- Problem statement
Summarize the patent claim passage below in two sentences.

- Text block

Regarding claim 3, the combination of Lee and Wang further discloses wherein a resistance value of the input resistor and a resistance value of the feedback resistor are equal (Lee: fig. 3A and [0087], “The differential amplifier AMP outputs the voltage difference between the reference voltage Vref and the second voltage. The voltage difference is substantially proportional to the resistance ratio of the first and second resistors R10 and R20. That is, the voltage level of the fourth voltage Vi1 can be controlled by adjusting the resistance ratio of the first and second resistors R10 and R20”).
Regarding claim 18, the combination of Lee and Wang further discloses wherein the driving chip further comprises a plurality of third terminals, and in the display stage, the plurality of third terminals output at least one gray-scale voltage to the display panel; when the gray-scale voltage is less than or equal to a preset voltage (Lee: [0075], “The third voltage Vi2 can have a voltage level lower than that of the data signal. For instance, the third voltage Vi2 can have the voltage level lower than the data signal at a highest gray-scale value”), the compensation line transmits the anode reset voltage that changes synchronously with the initial power reference voltage (Lee: [0075], “The fourth voltage Vi1 can have an electric potential difference with respect to the second voltage ELVSS. For example, when the second voltage ELVSS has the voltage level of about −4 volts to about −2 volts, the fourth voltage Vi1 can have the voltage level of about −3 volts to about −1 volts”).
Regarding claim 19, the combination of Lee and Wang further discloses wherein an amount of change in a voltage value of the anode reset voltage is equal to an amount of change in a voltage value of the initial power reference voltage (Lee: [0075], “The fourth voltage Vi1 can have an electric potential difference with respect to the second voltage ELVSS. For example, when the second voltage ELVSS has the voltage level of about −4 volts to about −2 volts, the fourth voltage Vi1 can have the voltage level of about −3 volts to about −1 volts”).
Claims 4-7, 9-17 and 20 are rejected under 35 U.S.C. 103 as being unpatentable over Lee and Wang further in view of Park et al. (US PGPub 2022/0157215)
Regarding claim 4, the combination of Lee and Wang further discloses wherein the display panel has a first end and a second end arranged corresponding to each other (Lee: fig. 1, display panel DP), the driving chip is arranged at the first end (Lee: fig. 1, driving voltage generator 400 shown above display panel DP), the display device comprises at least one first signal transmission line and at least one second signal transmission line (Lee: fig. 1, a plurality of lines), the second signal transmission line is connected with the first terminal (Wang: fig. 2 and [0071], point F1), and in the display stage, the second signal transmission line transmits the initial power reference voltage (Lee: [0085], “The second discharge voltage generator 500-2 includes a differential amplifier AMP to output a voltage difference between the reference voltage Vref provided from the driving voltage generator 400 and the second voltage ELVSS as the fourth voltage Vi1”);
wherein the driving chip further has a feedback terminal and a compensation terminal, the second signal transmission line is provided with a detection point, the first signal transmission line is provided with a compensation point corresponding to the detection point, the feedback terminal is connected with the detection point, and the compensation terminal is connected with the compensation point through the compensation line (Wang: fig. 2 and [0071]-[0073], multiple compensation points).

- Source data
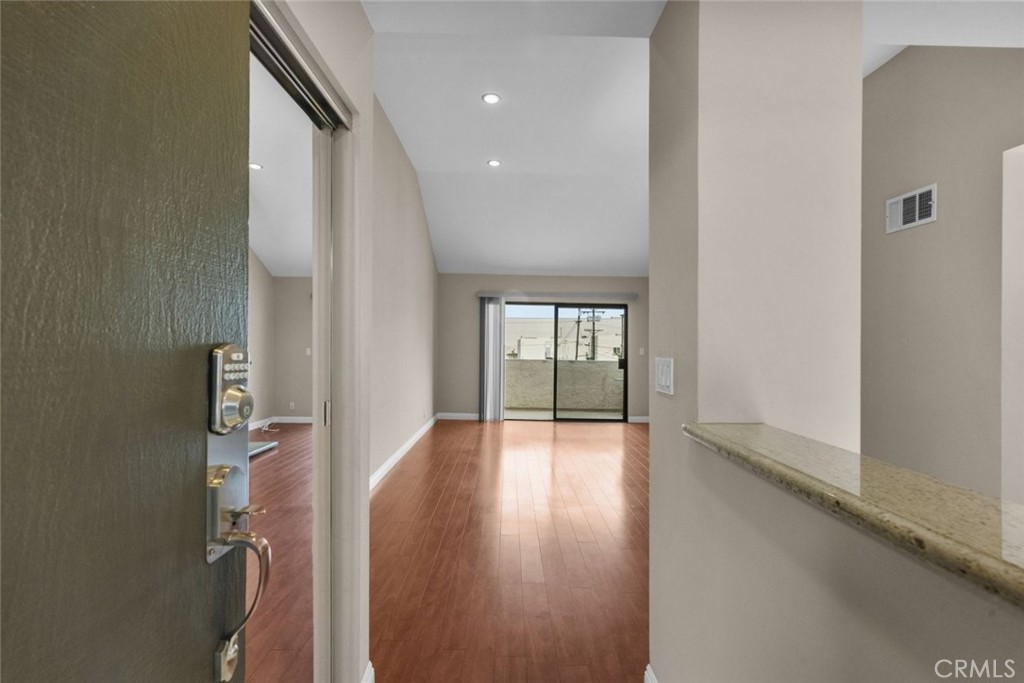 336 West California Avenue, Unit 303 Glendale, CA 91203 - Photo 4 of 27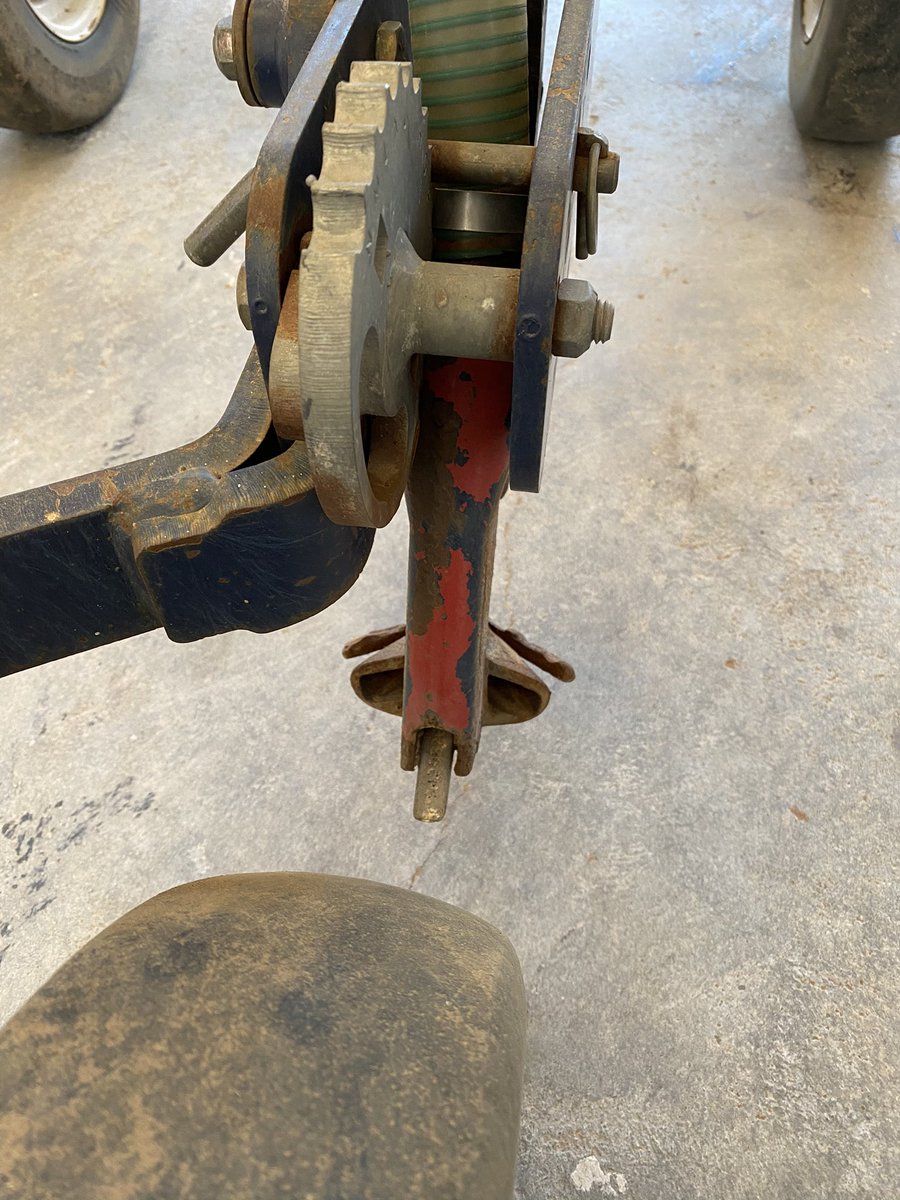 #AskTwitter has anyone ever run a liquid system on Morris splitter boots that injects liquid with the seed. Have liquid deep banding already but want to get some SE14 near the seed.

- Output of the task
For claims 3, 18 and 19, the passage says the combination of Lee and Wang discloses equal input and feedback resistor values, gray-scale voltage output through third terminals, and an anode reset voltage that changes with the initial power reference voltage, with quotations from Lee as support. It then rejects claims 4-7, 9-17 and 20 under 35 U.S.C. 103 as unpatentable over Lee and Wang in view of Park et al., finding for claim 4 that the references show a driving chip at one end of the panel, signal lines carrying the initial power reference voltage, and feedback and compensation terminals connected to detection and compensation points.